In the Vilna ghetto young Jewish writers, including the Hebrew poet Abba Kovner and the Yiddish writer Avrom Sutzkever, played a central role in organizing a movement of armed resistance. Later they fled to the forests, where they fought on as partisans. In one poem, Sutzkever imagines the partisans melting the lead printing plates of the Talmud to forge their bullets. In another, one of my own favorites, he describes a young woman named Mira who continues to teach Yiddish literature to her students as the ghetto falls around them.
Immediately after the war, Jews in the displaced persons camps of Europe published firsthand Yiddish accounts. When they couldn’t find Hebrew type, as was often the case, they settled for what was at hand, transliterating their Yiddish memoirs and setting them in German or Polish fonts. Although the survivors eventually rebuilt their shattered lives, Yiddish writers continued for years to wrestle with the political and existential implications of the Nazis’ crimes. Among the most moving volumes we found were yizkor bikher (memorial books), massive compendia in which émigrés and survivors reconstructed their vanished hometowns through prose, photos, personal recollections, hand-drawn maps, and endless lists of names of those who died.
Of course, even without the depredations of the Holocaust it’s not clear that Yiddish would have prevailed as the spoken language of the majority of Jews. In interwar Poland, Yiddish was already losing ground against Polish as younger Jews acculturated.
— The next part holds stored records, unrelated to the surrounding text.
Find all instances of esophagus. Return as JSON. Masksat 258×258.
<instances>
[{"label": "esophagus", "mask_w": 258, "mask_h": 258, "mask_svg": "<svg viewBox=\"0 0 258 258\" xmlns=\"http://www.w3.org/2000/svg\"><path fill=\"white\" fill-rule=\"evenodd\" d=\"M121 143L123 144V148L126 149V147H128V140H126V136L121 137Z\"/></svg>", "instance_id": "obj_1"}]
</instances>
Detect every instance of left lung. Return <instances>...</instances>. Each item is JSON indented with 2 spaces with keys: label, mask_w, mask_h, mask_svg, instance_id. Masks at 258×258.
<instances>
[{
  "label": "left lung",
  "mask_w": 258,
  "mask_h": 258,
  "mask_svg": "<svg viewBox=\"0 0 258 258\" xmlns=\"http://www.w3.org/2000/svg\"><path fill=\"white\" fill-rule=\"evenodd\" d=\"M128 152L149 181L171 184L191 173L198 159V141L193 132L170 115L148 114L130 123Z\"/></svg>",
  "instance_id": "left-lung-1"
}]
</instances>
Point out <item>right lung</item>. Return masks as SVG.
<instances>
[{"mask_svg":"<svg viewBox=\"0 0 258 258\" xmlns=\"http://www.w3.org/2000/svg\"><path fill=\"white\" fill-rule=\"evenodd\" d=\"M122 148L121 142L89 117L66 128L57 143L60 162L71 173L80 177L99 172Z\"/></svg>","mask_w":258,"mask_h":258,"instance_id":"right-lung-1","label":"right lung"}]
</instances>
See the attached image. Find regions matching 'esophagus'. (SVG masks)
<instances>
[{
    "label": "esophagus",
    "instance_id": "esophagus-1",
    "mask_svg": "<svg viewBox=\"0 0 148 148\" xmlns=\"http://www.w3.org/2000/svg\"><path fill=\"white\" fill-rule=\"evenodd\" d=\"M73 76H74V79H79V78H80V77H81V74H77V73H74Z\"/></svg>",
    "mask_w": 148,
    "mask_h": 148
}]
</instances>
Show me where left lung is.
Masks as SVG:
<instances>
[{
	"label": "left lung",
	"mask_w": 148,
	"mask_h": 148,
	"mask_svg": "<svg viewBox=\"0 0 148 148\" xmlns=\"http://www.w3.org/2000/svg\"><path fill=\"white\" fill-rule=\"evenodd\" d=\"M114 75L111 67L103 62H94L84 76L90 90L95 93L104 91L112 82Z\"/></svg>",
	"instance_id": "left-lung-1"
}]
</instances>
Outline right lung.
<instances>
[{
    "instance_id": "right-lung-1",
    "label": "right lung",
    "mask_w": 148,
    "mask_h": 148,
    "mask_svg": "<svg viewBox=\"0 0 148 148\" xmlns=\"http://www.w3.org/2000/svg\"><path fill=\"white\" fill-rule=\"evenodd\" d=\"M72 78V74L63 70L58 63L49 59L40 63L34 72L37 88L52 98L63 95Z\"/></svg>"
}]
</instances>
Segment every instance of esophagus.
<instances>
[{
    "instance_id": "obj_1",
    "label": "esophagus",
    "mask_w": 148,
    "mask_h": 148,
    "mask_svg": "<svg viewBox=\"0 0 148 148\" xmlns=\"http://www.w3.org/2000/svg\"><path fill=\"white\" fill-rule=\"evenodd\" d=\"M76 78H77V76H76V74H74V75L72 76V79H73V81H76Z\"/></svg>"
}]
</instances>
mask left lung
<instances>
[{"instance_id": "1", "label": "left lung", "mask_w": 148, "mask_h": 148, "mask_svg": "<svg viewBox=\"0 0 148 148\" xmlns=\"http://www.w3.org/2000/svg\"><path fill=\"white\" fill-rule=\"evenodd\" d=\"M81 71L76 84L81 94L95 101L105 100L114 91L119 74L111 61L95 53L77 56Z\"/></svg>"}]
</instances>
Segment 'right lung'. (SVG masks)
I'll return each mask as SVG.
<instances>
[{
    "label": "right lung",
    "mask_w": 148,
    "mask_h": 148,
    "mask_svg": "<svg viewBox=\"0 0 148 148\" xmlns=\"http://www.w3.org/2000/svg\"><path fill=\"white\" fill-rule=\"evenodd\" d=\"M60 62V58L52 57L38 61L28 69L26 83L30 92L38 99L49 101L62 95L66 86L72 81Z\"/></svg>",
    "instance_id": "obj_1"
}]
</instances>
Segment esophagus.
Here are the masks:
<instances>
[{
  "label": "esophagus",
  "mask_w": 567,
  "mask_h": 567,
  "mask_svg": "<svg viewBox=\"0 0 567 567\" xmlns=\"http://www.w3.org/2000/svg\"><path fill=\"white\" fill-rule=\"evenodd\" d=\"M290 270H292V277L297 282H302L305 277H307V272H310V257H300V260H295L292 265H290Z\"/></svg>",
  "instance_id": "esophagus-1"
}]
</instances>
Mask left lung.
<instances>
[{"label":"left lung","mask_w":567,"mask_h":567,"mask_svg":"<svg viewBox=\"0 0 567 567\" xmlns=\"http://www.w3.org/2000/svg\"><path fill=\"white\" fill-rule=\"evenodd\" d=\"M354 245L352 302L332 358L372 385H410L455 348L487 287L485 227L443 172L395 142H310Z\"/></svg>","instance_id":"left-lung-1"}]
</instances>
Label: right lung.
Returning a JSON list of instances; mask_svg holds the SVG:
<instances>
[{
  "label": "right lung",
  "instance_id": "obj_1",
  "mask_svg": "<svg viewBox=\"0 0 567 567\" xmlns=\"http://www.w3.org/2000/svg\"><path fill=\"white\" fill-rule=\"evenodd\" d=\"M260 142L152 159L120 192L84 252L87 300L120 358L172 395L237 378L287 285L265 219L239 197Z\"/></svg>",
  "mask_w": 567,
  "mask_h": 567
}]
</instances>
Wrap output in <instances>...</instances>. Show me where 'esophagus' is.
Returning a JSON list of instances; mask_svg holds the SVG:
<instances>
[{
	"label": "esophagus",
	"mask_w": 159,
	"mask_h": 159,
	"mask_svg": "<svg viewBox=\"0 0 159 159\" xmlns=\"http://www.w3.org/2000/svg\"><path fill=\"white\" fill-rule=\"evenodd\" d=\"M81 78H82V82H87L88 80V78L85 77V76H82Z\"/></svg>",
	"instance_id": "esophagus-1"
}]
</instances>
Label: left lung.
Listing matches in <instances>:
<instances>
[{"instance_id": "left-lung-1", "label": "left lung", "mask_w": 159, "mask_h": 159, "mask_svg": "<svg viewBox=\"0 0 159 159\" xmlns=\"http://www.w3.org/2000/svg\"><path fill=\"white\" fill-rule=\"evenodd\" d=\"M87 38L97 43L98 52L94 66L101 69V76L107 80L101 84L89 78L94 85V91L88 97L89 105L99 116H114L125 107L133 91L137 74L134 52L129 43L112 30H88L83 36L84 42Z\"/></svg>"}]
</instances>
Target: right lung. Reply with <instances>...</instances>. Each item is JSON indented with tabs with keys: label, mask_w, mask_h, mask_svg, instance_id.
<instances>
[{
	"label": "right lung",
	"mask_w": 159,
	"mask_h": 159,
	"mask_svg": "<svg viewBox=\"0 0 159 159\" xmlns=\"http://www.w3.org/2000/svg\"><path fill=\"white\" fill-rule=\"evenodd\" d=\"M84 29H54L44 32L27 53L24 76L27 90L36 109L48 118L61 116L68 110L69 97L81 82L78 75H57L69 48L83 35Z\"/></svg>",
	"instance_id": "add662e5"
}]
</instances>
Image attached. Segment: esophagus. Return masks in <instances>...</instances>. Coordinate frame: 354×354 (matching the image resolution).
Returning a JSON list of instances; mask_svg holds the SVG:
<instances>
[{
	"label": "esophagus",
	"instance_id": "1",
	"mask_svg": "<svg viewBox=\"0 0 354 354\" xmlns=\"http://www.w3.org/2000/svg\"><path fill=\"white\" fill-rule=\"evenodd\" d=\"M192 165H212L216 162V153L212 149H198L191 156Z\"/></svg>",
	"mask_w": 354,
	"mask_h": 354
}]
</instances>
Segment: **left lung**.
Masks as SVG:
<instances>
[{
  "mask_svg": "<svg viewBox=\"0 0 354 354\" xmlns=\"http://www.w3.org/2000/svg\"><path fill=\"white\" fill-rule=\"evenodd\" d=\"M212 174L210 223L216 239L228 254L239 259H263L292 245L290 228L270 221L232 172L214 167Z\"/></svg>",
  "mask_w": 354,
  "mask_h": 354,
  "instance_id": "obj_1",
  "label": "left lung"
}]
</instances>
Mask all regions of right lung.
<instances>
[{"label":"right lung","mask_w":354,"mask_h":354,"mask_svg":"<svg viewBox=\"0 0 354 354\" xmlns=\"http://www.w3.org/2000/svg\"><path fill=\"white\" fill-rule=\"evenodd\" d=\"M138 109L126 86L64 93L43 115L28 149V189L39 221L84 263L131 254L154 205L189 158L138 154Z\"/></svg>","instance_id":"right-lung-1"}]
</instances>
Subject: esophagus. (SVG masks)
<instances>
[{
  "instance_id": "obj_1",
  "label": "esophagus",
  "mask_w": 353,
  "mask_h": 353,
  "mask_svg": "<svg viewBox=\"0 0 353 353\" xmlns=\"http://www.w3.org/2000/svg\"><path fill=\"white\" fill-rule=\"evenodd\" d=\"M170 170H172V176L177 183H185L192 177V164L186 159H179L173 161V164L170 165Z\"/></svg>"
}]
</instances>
In Palestine and later in the State of Israel, Zionist ideology predicated itself on “negation of the galut,” rejection of the diaspora, leaving little room for Yiddish, a language redolent of Jewish marginality. In America, a land of unprecedented freedom and opportunity, Jews found tolerance for religious differences but not for differences of language or culture. Although a handful of writers continue even today to publish in Yiddish, for the most part they are very old, and their remaining readers are few and far between. With one or two exceptions, there has never been a significant Yiddish writer born in America. Like it or not, Yiddish literature is finite, bound to a specific time and place.
But precisely because Yiddish literature is finite, it is enormously important, a link between one epoch of Jewish history and the next. Its world’s having been ferociously attacked and almost destroyed only serves to underscore its significance. The books we collect are the immediate intellectual antecedent of most contemporary Jews, able to tell us who we are and where we came from. Especially now, after the unspeakable horrors of the twentieth century, Yiddish literature endures as our last, best bridge across the abyss.